Recorded data:
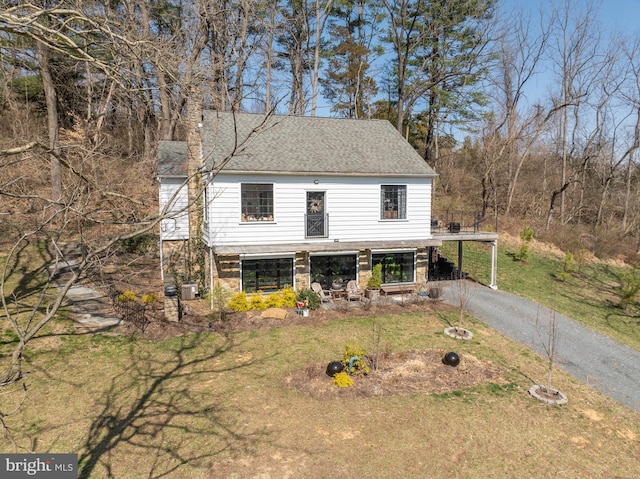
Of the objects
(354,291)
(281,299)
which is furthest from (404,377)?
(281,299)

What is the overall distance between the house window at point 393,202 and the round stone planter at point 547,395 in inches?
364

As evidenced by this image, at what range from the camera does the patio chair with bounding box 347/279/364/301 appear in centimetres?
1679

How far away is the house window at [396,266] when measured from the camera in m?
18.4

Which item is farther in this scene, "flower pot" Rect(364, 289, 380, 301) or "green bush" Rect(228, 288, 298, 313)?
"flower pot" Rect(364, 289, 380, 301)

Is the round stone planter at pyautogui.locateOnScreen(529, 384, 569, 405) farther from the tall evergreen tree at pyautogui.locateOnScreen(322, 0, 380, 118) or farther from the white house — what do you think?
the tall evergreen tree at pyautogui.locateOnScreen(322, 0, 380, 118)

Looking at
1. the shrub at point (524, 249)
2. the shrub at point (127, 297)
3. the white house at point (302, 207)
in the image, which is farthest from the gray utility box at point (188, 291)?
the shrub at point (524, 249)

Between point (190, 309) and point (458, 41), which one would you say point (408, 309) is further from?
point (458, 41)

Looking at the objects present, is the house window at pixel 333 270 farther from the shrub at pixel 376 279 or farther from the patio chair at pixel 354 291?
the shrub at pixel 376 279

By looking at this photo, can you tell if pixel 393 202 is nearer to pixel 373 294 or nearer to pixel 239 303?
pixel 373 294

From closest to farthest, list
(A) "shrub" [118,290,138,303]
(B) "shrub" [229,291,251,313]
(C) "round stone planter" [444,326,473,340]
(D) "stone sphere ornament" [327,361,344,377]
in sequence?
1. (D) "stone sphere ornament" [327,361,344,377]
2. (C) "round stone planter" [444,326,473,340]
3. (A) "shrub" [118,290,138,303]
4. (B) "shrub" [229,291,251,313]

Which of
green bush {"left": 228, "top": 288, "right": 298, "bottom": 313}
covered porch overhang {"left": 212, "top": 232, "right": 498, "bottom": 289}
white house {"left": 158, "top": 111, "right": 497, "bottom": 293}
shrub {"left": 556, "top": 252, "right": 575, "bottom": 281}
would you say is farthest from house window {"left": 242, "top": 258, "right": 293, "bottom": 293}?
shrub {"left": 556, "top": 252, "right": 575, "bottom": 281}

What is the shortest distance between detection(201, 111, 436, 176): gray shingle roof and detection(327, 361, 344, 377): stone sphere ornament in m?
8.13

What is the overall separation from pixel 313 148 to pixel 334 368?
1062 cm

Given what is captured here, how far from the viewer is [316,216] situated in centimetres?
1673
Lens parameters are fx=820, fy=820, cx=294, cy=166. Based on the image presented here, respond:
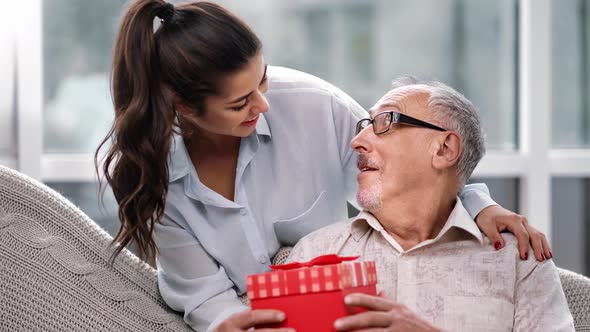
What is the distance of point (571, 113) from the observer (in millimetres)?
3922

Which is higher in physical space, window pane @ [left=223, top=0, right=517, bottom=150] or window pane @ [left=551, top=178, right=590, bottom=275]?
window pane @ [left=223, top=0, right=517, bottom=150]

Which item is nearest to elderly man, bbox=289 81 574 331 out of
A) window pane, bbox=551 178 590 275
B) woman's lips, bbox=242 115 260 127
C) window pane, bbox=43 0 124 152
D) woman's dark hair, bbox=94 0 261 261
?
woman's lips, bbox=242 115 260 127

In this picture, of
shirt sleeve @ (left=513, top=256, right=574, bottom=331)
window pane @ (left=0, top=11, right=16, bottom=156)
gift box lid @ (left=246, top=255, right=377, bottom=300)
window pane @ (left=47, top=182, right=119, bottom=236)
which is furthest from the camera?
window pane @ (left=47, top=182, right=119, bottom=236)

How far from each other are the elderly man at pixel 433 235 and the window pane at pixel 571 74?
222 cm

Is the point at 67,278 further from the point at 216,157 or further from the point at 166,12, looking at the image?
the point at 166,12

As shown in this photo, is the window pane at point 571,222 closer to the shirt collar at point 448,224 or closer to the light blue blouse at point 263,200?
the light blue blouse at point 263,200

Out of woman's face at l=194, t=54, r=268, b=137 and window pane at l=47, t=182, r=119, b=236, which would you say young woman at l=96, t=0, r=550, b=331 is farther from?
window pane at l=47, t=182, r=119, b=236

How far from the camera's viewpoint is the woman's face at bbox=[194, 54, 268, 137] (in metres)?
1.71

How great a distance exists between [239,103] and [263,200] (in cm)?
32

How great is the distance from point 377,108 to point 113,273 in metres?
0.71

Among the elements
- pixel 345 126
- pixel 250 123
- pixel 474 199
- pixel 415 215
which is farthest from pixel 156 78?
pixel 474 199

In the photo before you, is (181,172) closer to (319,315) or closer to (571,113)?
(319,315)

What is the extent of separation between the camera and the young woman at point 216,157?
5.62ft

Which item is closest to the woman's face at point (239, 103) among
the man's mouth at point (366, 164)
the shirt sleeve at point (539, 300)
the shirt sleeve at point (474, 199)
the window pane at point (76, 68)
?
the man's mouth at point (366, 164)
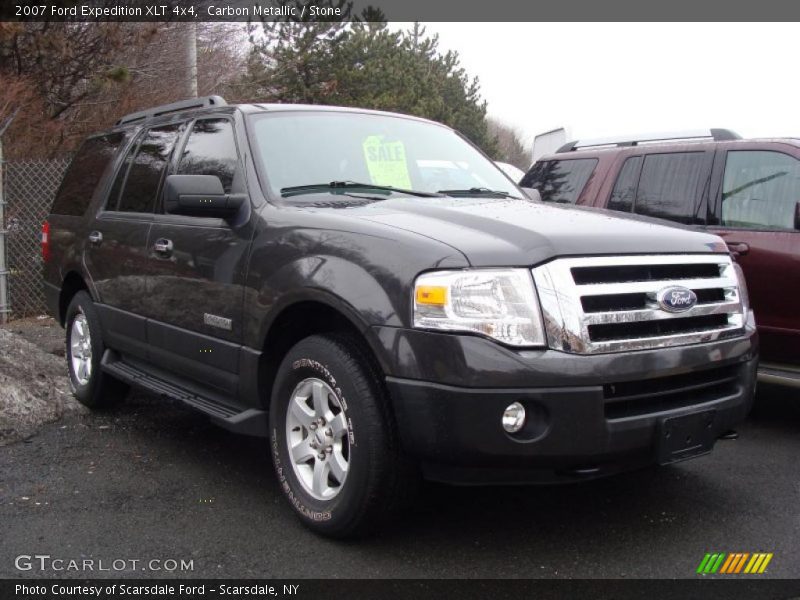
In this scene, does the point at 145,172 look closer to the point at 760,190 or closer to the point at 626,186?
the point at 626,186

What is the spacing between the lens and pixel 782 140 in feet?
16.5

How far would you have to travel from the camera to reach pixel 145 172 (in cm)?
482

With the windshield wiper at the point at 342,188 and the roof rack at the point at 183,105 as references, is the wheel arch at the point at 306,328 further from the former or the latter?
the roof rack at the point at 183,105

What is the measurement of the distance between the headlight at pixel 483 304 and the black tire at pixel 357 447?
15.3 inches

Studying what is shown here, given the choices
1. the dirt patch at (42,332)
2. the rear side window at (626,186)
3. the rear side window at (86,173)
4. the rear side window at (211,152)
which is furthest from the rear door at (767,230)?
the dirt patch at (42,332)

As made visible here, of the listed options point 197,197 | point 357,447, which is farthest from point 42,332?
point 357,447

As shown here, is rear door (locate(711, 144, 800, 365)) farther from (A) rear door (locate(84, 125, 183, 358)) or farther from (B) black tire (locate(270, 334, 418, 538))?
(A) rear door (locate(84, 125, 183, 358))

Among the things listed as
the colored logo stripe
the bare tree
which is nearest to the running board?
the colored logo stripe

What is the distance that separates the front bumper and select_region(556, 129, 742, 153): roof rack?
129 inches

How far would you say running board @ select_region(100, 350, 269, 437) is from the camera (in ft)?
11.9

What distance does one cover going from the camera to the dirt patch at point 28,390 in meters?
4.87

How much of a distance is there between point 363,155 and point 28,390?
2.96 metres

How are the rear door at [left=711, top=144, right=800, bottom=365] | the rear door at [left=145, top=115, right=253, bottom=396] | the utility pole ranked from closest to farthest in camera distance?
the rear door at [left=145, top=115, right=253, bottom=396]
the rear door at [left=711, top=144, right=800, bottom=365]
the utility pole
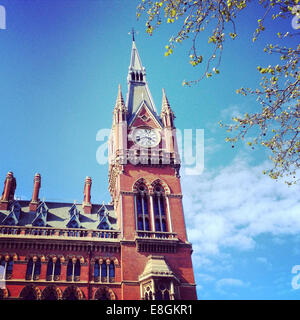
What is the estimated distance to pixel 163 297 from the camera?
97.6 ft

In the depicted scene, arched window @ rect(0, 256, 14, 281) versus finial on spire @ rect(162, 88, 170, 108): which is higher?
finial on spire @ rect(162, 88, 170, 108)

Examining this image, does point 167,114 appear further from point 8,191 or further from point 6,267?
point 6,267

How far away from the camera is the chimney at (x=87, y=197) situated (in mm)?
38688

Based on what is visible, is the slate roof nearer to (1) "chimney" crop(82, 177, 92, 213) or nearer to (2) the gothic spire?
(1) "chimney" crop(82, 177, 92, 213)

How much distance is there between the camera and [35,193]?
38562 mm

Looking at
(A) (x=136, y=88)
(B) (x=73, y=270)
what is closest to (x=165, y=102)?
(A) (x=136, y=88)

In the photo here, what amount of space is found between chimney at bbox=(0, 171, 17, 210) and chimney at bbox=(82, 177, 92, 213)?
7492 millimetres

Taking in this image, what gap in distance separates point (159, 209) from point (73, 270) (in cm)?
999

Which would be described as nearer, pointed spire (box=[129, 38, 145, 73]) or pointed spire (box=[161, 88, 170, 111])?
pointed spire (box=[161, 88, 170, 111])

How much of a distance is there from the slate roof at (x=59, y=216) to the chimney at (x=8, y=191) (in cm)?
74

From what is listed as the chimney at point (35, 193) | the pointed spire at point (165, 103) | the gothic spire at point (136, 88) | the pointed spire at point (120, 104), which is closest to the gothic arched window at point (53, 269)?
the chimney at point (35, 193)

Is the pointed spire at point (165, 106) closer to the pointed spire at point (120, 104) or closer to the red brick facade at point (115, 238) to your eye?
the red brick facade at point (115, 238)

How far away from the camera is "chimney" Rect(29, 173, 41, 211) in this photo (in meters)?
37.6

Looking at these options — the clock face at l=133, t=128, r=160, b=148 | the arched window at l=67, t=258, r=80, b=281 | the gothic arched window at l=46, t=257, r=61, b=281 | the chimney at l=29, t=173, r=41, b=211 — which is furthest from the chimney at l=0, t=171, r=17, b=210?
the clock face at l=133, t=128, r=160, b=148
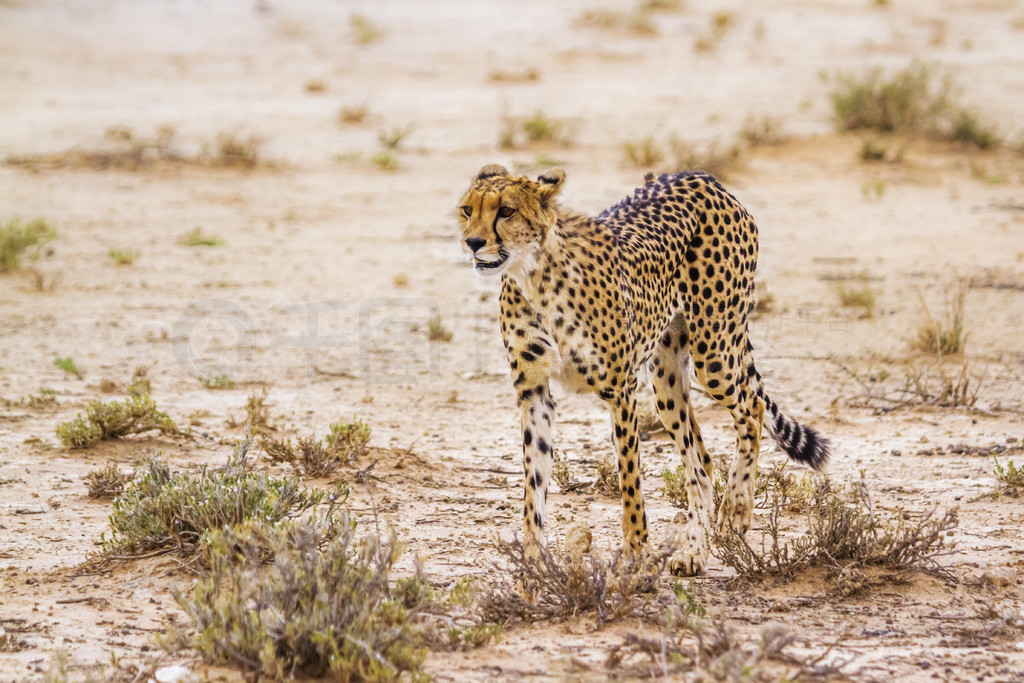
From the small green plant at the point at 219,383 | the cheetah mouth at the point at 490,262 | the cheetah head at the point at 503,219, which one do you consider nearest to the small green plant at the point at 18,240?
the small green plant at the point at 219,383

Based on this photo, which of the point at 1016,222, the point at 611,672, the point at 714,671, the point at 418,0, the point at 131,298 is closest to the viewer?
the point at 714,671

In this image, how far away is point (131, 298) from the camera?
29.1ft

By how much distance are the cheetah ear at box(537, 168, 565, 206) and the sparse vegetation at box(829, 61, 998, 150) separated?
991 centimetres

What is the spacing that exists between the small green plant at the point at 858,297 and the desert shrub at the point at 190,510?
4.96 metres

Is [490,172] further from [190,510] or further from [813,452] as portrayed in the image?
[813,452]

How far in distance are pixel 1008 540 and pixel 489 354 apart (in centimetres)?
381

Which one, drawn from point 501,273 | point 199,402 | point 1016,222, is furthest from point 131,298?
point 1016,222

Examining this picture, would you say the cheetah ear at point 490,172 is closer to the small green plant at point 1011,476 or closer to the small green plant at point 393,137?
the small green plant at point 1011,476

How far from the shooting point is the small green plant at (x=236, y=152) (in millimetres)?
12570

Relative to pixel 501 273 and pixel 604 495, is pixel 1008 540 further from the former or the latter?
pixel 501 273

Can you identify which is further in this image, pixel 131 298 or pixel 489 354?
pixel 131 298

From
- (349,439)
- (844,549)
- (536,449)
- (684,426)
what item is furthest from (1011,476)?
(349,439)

DIRECTIONS FOR THIS TASK
Produce an exact copy of the lines from the one containing "Based on this" through the last line, and of nothing else.

ANSWER TO THIS TASK
Based on this photo, which of the point at 1016,222, the point at 611,672, the point at 714,671, the point at 418,0, the point at 131,298 is closest to the viewer?
the point at 714,671

In this image, how far away is point (131, 298) from the camera?
29.1ft

By how much distance are the cheetah ear at box(537, 168, 565, 206) and the sparse vegetation at box(829, 61, 998, 150) separated?
991 centimetres

What is the spacing that exists between the small green plant at the point at 858,297 and the desert shrub at the point at 190,510?
4.96 metres

Is [490,172] further from [190,510] or further from [813,452] as portrayed in the image?
[813,452]

How far in distance are pixel 1008 540 and pixel 489 354 apart (in centimetres)?
381

Which one, drawn from point 501,273 | point 199,402 | point 1016,222, is furthest from point 131,298?
point 1016,222

Examining this picture, would you say the cheetah ear at point 490,172 is closer to the small green plant at point 1011,476 or closer to the small green plant at point 393,137?
the small green plant at point 1011,476

How far from the shooting point is the small green plant at (x=236, y=152) (in millimetres)?
12570

Relative to pixel 501 273 and pixel 604 495, is pixel 1008 540 further from the former or the latter?
pixel 501 273

Can you identify which is further in this image, pixel 131 298 or pixel 489 354?
pixel 131 298

From
- (349,439)
- (844,549)
- (536,449)
- (684,426)
what item is furthest from (1011,476)?
(349,439)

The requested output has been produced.